## SET OF TASKS:
a) Answer these questions from the dental aerosol study excerpt:
(i) What diameter were the Petri dishes used to collect aerosols and droplets?
(ii) Below what P value was a result considered statistically significant?
(iii) At 60 cm from the source, how did droplets and aerosols appear with respect to angle?
b) Quote the dental aerosol study excerpt from "All quantitative data" to "positions and angles.".

## DOCUMENT SEGMENT:
-=-=-=-=-

Table 1 Pre-set digital dental unit operating parameters

For the image analysis, all filter papers splashed with droplets and aerosols were counted by one operator twice and the average of counts was reported for accuracy. Overlapping spots were considered as multiple spots because they indicate distinct splatter events.

Quantitative real-time PCR analysis

H2O with S6P plasmid (Addgene, rRID: Addgene_154754) was used to simulate the oral environment of COVID positive patients. 100 μL H2O with 1 ng/μL S6P plasmid was homogenously applied to the surface of the teeth model. The low-volume saliva ejector was attached to the head of the human body model and used throughout the experiment. Petri dishes with a diameter of 9 cm were used to collect aerosols and droplets at the positions of the filter papers. The PCR primers for S6P plasmid were: Forward, 5’GATTTGCCTCCGTTTACGCC3’, Reverse: 5’AGGTAGTTGTAGTTGCCGCC3’. The volumes of collected aerosol samples were quantified with a pipette, and the S6P plasmid in each sample was quantitatively analyzed using a qPCR kit (4,444,556, Thermo Fisher Scientific, America), with 5′(6FAM)ATTGTGTGGCCGACTACTCCGTGCTGT(BHQ1)3′. The qPCR was initiated at 95 °C for 2 minutes, followed by 50 cycles of 95 °C for 3 seconds and an annealing-extension step at 62 °C for 30 seconds.

Statistical analysis

All quantitative data are expressed as mean ± standard deviation (SD). T-test is used for comparison between two groups, and one-way analysis of variance (ANOVA) is used for the analysis of more than two groups using GraphPad Prism 7.0 Software (USA). P value less than 0.05 is considered statistically significant (*P < 0.05, **P < 0.01, ***P < 0.001), and P > 0.05 means no statistical significance (ns).

Results

Coomassie brilliant blue dye analysis

Filter papers were collected for image analysis, and all droplets and aerosols were counted for the analysis. As shown in Tables 2 and 3, the distribution of droplets and aerosols was examined under four different conditions, including distance, angle, handpiece rotational speed, and air-water ratio. Figure 5 displayed the numbers and distributions of droplets and aerosols from specific positions and angles.

Table 2 Average amount of aerosol and splatter at different positions with different settings at 30 cm
Table 3 Average amount of aerosol and splatter at different positions with different settings at 60 cm
Fig. 5
figure 5

Counting the colored points on square filter papers: A at 30 cm 0° under 10,000 rpm and 80% air: 20% water; B at 60 cm 0° under 30,000 rpm and 60% air: 40% water; C at 30 cm 180° under 20,000 rpm and 60% air: 40% water; D at 30 cm 0° under 40,000 rpm and 80% air: 20% water; E at 30 cm 45° under 40,000 rpm and 70% air: 30% water; F at 30 cm 180° under 30,000 rpm and 80% air: 20% water

The droplets and aerosols were significantly different at 30 cm and 60 cm from the pollution source

Most droplets and aerosols were observed at 30 cm from the pollution source, with the numbers and distributions decreasing as the distance increased. At 60 cm, the droplets and aerosols appeared at any angle randomly. Moreover, at 30 cm, the numbers and distributions of droplets and aerosols increased with higher handpiece rotational speeds. Additionally, significant differences in the numbers and distributions of droplets and aerosols were observed at 30 cm and 60 cm from the source under 12 different combinations of dental handpiece speed and air-water coolant parameters, as shown in Table 4, P < 0.05. According to the results, limited droplets and aerosols can be observed at 60 cm from the source; however, operators and assistants should still maintain effective protection gears within this range.

-=-=-=-=-

## EXTRACTED DATA:
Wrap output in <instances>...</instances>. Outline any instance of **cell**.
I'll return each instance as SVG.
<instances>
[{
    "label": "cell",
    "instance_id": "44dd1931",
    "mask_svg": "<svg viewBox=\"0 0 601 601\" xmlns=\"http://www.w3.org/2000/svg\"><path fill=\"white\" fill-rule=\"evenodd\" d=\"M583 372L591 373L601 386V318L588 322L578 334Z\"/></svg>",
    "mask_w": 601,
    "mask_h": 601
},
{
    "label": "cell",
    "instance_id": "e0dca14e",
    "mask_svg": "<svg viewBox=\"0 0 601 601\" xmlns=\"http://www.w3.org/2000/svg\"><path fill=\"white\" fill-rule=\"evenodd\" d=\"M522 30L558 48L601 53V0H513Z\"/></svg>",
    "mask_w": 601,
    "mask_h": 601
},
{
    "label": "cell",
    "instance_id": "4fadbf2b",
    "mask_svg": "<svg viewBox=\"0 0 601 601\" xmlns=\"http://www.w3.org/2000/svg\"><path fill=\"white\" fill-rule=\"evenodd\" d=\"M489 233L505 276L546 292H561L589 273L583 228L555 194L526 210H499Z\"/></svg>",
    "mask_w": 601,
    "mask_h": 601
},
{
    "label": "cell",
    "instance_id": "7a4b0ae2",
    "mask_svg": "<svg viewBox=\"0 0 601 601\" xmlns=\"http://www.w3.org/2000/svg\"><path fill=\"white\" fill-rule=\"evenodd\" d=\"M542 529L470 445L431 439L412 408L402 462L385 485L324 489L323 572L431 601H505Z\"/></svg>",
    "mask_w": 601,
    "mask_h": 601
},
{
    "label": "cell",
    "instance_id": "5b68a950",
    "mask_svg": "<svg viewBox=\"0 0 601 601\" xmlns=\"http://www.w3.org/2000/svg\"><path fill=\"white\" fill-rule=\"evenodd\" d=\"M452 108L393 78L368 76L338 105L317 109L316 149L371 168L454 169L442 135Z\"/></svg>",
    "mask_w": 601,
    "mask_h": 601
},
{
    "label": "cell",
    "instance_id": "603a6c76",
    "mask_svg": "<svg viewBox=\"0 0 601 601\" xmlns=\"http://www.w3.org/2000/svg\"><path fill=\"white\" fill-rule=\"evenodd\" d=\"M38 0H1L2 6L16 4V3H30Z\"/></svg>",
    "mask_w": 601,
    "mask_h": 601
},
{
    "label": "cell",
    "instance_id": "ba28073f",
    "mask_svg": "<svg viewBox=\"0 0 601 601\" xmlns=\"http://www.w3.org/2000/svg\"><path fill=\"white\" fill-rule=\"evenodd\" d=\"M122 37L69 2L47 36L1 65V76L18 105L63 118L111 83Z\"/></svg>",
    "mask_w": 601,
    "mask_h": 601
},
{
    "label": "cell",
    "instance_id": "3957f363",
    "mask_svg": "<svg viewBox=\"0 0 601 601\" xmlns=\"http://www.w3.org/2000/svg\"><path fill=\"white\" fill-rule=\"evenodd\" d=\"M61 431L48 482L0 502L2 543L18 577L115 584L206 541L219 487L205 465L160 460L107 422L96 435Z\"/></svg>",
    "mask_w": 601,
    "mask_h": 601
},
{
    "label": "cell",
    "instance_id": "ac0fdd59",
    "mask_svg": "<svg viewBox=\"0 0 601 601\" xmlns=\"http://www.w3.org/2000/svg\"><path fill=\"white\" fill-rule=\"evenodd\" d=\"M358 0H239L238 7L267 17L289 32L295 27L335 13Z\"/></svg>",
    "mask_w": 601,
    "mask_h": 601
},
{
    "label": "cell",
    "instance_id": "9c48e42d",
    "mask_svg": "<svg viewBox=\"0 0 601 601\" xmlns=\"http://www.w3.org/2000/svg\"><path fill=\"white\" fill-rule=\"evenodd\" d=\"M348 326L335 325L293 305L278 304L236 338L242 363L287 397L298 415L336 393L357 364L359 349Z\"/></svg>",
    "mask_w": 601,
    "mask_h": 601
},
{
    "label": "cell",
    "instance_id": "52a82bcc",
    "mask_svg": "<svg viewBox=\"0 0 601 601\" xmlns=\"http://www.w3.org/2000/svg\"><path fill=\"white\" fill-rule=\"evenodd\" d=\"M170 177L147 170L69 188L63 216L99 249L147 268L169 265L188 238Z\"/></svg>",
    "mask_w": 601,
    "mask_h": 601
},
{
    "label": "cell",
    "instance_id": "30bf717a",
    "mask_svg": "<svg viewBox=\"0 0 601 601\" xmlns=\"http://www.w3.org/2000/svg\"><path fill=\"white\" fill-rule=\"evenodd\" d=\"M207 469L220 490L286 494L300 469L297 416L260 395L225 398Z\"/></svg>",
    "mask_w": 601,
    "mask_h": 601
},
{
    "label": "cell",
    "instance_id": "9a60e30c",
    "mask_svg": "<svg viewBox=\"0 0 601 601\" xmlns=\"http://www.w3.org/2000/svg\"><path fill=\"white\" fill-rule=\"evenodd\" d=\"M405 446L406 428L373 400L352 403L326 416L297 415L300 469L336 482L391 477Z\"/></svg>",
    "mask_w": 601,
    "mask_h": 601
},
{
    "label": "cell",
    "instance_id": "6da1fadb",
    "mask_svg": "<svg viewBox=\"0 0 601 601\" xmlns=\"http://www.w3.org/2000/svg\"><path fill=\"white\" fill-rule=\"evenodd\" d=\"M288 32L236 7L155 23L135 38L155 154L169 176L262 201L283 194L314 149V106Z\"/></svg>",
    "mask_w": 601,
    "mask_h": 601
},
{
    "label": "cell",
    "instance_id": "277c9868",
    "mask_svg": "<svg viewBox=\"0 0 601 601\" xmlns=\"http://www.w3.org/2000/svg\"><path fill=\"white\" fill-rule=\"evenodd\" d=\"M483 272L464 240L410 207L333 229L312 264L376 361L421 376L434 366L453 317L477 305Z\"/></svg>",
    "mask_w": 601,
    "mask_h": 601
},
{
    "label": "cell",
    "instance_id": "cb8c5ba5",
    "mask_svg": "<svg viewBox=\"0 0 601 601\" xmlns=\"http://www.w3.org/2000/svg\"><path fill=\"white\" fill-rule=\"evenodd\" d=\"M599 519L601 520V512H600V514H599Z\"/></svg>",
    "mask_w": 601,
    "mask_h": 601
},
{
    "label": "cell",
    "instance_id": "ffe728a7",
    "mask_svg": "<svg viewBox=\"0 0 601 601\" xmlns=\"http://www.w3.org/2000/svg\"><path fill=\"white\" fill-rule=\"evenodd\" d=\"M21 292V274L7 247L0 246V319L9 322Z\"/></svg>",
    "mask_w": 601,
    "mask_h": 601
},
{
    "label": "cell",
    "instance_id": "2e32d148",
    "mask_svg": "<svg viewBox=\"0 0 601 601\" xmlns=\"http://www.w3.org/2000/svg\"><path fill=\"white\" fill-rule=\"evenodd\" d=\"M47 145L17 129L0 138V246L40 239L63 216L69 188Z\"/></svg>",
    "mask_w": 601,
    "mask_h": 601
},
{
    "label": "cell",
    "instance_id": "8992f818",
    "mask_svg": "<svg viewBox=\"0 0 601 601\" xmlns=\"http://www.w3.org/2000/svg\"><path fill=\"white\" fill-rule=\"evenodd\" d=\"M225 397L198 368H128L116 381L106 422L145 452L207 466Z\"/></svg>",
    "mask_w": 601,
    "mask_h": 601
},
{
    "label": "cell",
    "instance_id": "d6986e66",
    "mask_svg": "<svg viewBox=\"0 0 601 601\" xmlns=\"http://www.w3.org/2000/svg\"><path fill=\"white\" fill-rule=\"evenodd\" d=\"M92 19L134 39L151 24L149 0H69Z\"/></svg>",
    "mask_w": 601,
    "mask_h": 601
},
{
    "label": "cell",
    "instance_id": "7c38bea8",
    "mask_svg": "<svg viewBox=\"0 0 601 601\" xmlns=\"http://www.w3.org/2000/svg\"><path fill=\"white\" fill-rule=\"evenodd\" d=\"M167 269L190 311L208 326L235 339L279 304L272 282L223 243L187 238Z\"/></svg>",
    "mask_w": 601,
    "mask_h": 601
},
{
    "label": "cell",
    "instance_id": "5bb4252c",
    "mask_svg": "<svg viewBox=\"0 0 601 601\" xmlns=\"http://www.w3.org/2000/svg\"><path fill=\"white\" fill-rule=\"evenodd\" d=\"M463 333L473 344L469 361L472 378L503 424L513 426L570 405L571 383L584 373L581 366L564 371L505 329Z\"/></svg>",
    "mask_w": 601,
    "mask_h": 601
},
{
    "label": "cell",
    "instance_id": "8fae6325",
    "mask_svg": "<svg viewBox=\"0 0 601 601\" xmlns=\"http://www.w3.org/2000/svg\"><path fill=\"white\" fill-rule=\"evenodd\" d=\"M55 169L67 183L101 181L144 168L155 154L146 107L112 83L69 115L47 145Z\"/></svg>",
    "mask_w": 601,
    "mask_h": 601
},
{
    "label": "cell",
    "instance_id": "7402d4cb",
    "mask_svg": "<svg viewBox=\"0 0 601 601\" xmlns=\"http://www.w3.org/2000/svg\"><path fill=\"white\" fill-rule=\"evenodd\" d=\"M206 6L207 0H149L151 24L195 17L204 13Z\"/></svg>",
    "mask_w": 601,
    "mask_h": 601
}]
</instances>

-=-=-=-=-

## SOLUTIONS TO THE EXERCISE:
a)
(i) 9 cm
(ii) 0.05
(iii) They appeared at any angle randomly.

b)
All quantitative data are expressed as mean ± standard deviation (SD). T-test is used for comparison between two groups, and one-way analysis of variance (ANOVA) is used for the analysis of more than two groups using GraphPad Prism 7.0 Software (USA). P value less than 0.05 is considered statistically significant (*P < 0.05, **P < 0.01, ***P < 0.001), and P > 0.05 means no statistical significance (ns).

Results

Coomassie brilliant blue dye analysis

Filter papers were collected for image analysis, and all droplets and aerosols were counted for the analysis. As shown in Tables 2 and 3, the distribution of droplets and aerosols was examined under four different conditions, including distance, angle, handpiece rotational speed, and air-water ratio. Figure 5 displayed the numbers and distributions of droplets and aerosols from specific positions and angles.